Exercise objective: In the discussion thread below, what kind of binaries does the Windows Subsystem for Linux let you run directly on Windows?

Source:
----
Oh, and @EvanAnderson - you might want to take a look at the Windows Sybsystem for Linux (WSL) - which allows you to run unmodified ELF64 Linux binaries directly on Windows:

https://blogs.msdn.microsoft.com/commandline/2016/06/02/lear...


They already emulate a Linux kernel, in recent Windows 10 releases: https://msdn.microsoft.com/commandline/wsl/about


The NT kernel was always heavily modelled after the unices of the time (but avoided quite some flaws from the get-go, and of course had quite a lot of differences as well due to that and other necessities, like the driver API).


I thought it was more DEC-ish (VMS?).


It is, Cutler famously hated Unix.


This is just a policy change. No new features.


I never thought I'd see the day. Now, if only they'd get * in filenames right, I'd be able to check out all of my git repos on a Windows system.


mklink FFS? Even tho cmd.exe is not default shell any more.
----
Extracted data:
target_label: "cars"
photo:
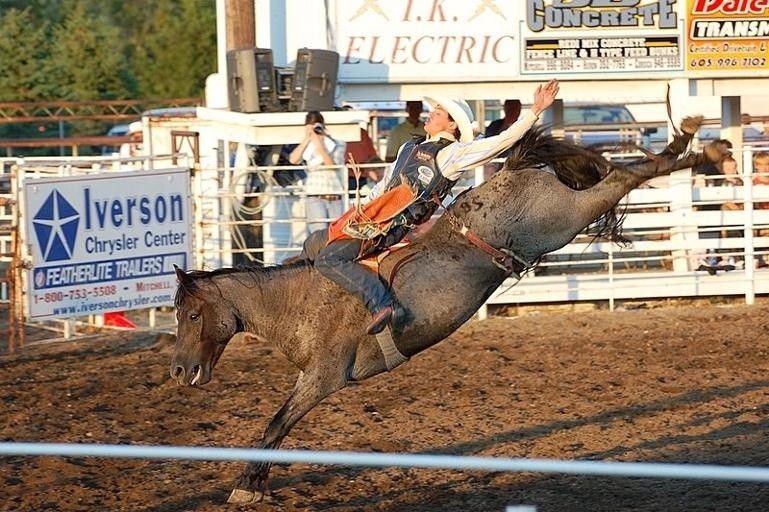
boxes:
[102,124,129,156]
[543,106,658,148]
----
Complete response: Unmodified ELF64 Linux binaries.